Das deutsche Bäckerhandwerk hat ein neues Feindbild: Aldi Süd. Hm, „neues“ ist vielleicht nicht die richtige Wahl, denn der gemeine Bäcker ist ja jetzt nicht gerade ob seiner Feindseligkeit bekannt. Wann hatte der Bäcker schon einen Feind? Als natürlicher „Feind“ kommt wohl am ehesten der Metzger in Frage, werden doch wegen ihm die Back(kunst)werke täglich auf gemeine Art aufgeschlitzt… Aber Stopp, ich schweife ab! Also zurück zur aktuellen Diskussion.
Der Zentralverband des Deutschen Bäckerhandwerks reichte Klage gegen den Discounter und dessen Werbung im Zusammenhang mit neuen Backautomaten vor dem Landgericht Duisburg ein. Die Supermarktkette wirbt seit neuestem mit Slogans wie “Frisches von morgens bis abends” und “Ab sofort backen wir den ganzen Tag Brot und Brötchen für Sie“. Aber genau an diesen Aussagen stört sich Amin Werner, Hauptgeschäftsführer des Verbandes. Sie seien irreführend denn, so steht es zumindest in der Anklageschrift, würde Aldi in Wirklichkeit „keine Brote und Brötchen backen”, sondern die sogenannten Backautomaten dienten nur “zum Erwärmen von vorgebackenen beziehungsweise fertigen Broten und Brötchen”. Aha.

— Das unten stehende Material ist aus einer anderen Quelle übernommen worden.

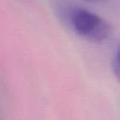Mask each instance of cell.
<instances>
[{
  "label": "cell",
  "instance_id": "cell-1",
  "mask_svg": "<svg viewBox=\"0 0 120 120\" xmlns=\"http://www.w3.org/2000/svg\"><path fill=\"white\" fill-rule=\"evenodd\" d=\"M67 22L79 37L94 43H102L112 33L111 23L99 15L82 8H74L66 15Z\"/></svg>",
  "mask_w": 120,
  "mask_h": 120
},
{
  "label": "cell",
  "instance_id": "cell-3",
  "mask_svg": "<svg viewBox=\"0 0 120 120\" xmlns=\"http://www.w3.org/2000/svg\"><path fill=\"white\" fill-rule=\"evenodd\" d=\"M114 54L120 56V42H119V44H118V46H117V48H116V51H115V53H114Z\"/></svg>",
  "mask_w": 120,
  "mask_h": 120
},
{
  "label": "cell",
  "instance_id": "cell-4",
  "mask_svg": "<svg viewBox=\"0 0 120 120\" xmlns=\"http://www.w3.org/2000/svg\"><path fill=\"white\" fill-rule=\"evenodd\" d=\"M86 1H89V2H94V3H98V2H102L104 0H86Z\"/></svg>",
  "mask_w": 120,
  "mask_h": 120
},
{
  "label": "cell",
  "instance_id": "cell-2",
  "mask_svg": "<svg viewBox=\"0 0 120 120\" xmlns=\"http://www.w3.org/2000/svg\"><path fill=\"white\" fill-rule=\"evenodd\" d=\"M112 68L114 73V76L120 82V56L118 55H113L112 60Z\"/></svg>",
  "mask_w": 120,
  "mask_h": 120
}]
</instances>
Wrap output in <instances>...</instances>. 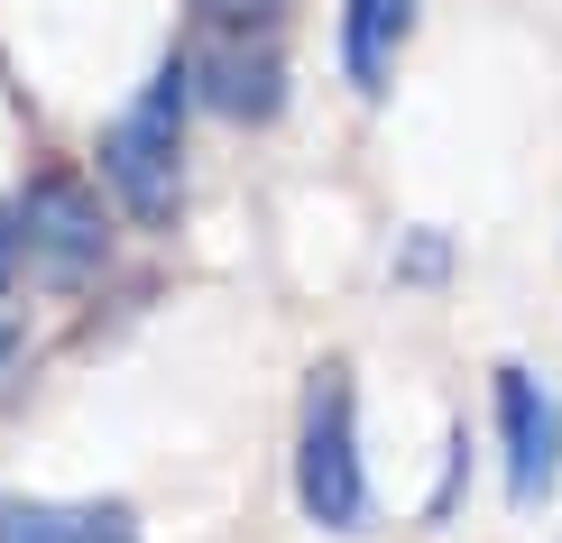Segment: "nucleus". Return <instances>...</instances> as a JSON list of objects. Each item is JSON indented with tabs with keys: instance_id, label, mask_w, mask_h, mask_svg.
Segmentation results:
<instances>
[{
	"instance_id": "1",
	"label": "nucleus",
	"mask_w": 562,
	"mask_h": 543,
	"mask_svg": "<svg viewBox=\"0 0 562 543\" xmlns=\"http://www.w3.org/2000/svg\"><path fill=\"white\" fill-rule=\"evenodd\" d=\"M102 176L130 222H148V230L176 222V203H184V56L157 65L138 83V102L102 129Z\"/></svg>"
},
{
	"instance_id": "2",
	"label": "nucleus",
	"mask_w": 562,
	"mask_h": 543,
	"mask_svg": "<svg viewBox=\"0 0 562 543\" xmlns=\"http://www.w3.org/2000/svg\"><path fill=\"white\" fill-rule=\"evenodd\" d=\"M295 498L314 525L360 534L369 525V470H360V423H350V369H314L304 387V433H295Z\"/></svg>"
},
{
	"instance_id": "3",
	"label": "nucleus",
	"mask_w": 562,
	"mask_h": 543,
	"mask_svg": "<svg viewBox=\"0 0 562 543\" xmlns=\"http://www.w3.org/2000/svg\"><path fill=\"white\" fill-rule=\"evenodd\" d=\"M10 240L29 249V268L46 286H92V276H102V249H111V222H102V203H92V184L37 176L29 194H19Z\"/></svg>"
},
{
	"instance_id": "4",
	"label": "nucleus",
	"mask_w": 562,
	"mask_h": 543,
	"mask_svg": "<svg viewBox=\"0 0 562 543\" xmlns=\"http://www.w3.org/2000/svg\"><path fill=\"white\" fill-rule=\"evenodd\" d=\"M498 442H507V498L544 507L562 470V406L535 387L526 369H498Z\"/></svg>"
},
{
	"instance_id": "5",
	"label": "nucleus",
	"mask_w": 562,
	"mask_h": 543,
	"mask_svg": "<svg viewBox=\"0 0 562 543\" xmlns=\"http://www.w3.org/2000/svg\"><path fill=\"white\" fill-rule=\"evenodd\" d=\"M0 543H138V516L121 498H75V507L0 498Z\"/></svg>"
},
{
	"instance_id": "6",
	"label": "nucleus",
	"mask_w": 562,
	"mask_h": 543,
	"mask_svg": "<svg viewBox=\"0 0 562 543\" xmlns=\"http://www.w3.org/2000/svg\"><path fill=\"white\" fill-rule=\"evenodd\" d=\"M203 102L231 111V121H268L277 102H286V65L268 56V46H222V56H203Z\"/></svg>"
},
{
	"instance_id": "7",
	"label": "nucleus",
	"mask_w": 562,
	"mask_h": 543,
	"mask_svg": "<svg viewBox=\"0 0 562 543\" xmlns=\"http://www.w3.org/2000/svg\"><path fill=\"white\" fill-rule=\"evenodd\" d=\"M415 29V0H341V65L360 92H387V65Z\"/></svg>"
},
{
	"instance_id": "8",
	"label": "nucleus",
	"mask_w": 562,
	"mask_h": 543,
	"mask_svg": "<svg viewBox=\"0 0 562 543\" xmlns=\"http://www.w3.org/2000/svg\"><path fill=\"white\" fill-rule=\"evenodd\" d=\"M203 19H213V29H268L277 10H286V0H194Z\"/></svg>"
},
{
	"instance_id": "9",
	"label": "nucleus",
	"mask_w": 562,
	"mask_h": 543,
	"mask_svg": "<svg viewBox=\"0 0 562 543\" xmlns=\"http://www.w3.org/2000/svg\"><path fill=\"white\" fill-rule=\"evenodd\" d=\"M396 268H415V286H434V276H442V240H415V249H396Z\"/></svg>"
},
{
	"instance_id": "10",
	"label": "nucleus",
	"mask_w": 562,
	"mask_h": 543,
	"mask_svg": "<svg viewBox=\"0 0 562 543\" xmlns=\"http://www.w3.org/2000/svg\"><path fill=\"white\" fill-rule=\"evenodd\" d=\"M10 268H19V240H10V222H0V286H10Z\"/></svg>"
}]
</instances>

Aber damit nicht genug: Nach Ansicht der Bäcker enthält etwa das Roggenmischbrot aus Aldis Backshop zu wenig Roggenmehl, im Dinkelvollkornbrot ist demnach der Anteil der Dinkelerzeugnisse zu klein. Klingt irgendwie so, als wäre da jemand neidisch, findet ihr nicht auch?
Die Bäcker haben Angst, dass die Kunden sich für das billigere Discounterbrot entscheiden. Das kann ich einerseits nachvollziehen, allerdings bekenne ich mich auch als Discountbrotkäufer! Wo gibt es denn heute noch eine Backstube, die ihre Rohlinge selbst zubereitet? Mir fällt da im Umkreis von 30 Gehminuten meiner Wohnung keine ein! Früher ging man zum Bäcker seines Vertrauens, weil dort die Brötchen einfach anders, besser schmeckten. Die meisten Backstuben von heute sind jedoch auch nichts anderes als Aufbackstuben! Zu einer der vielen Ketten (Ditsche, Barbarossa,…) gehörend, werden
sie morgens beliefert und backen die Teigwaren dann auf – meistens nur einmal am Tag. Gehe ich abends in den Pennymarkt, kann ich sicher sein, dass das Brot noch warm ist. In der Bäckerei um die Ecke hingegen ist das Brot schon so hart als läge es da seit Tagen!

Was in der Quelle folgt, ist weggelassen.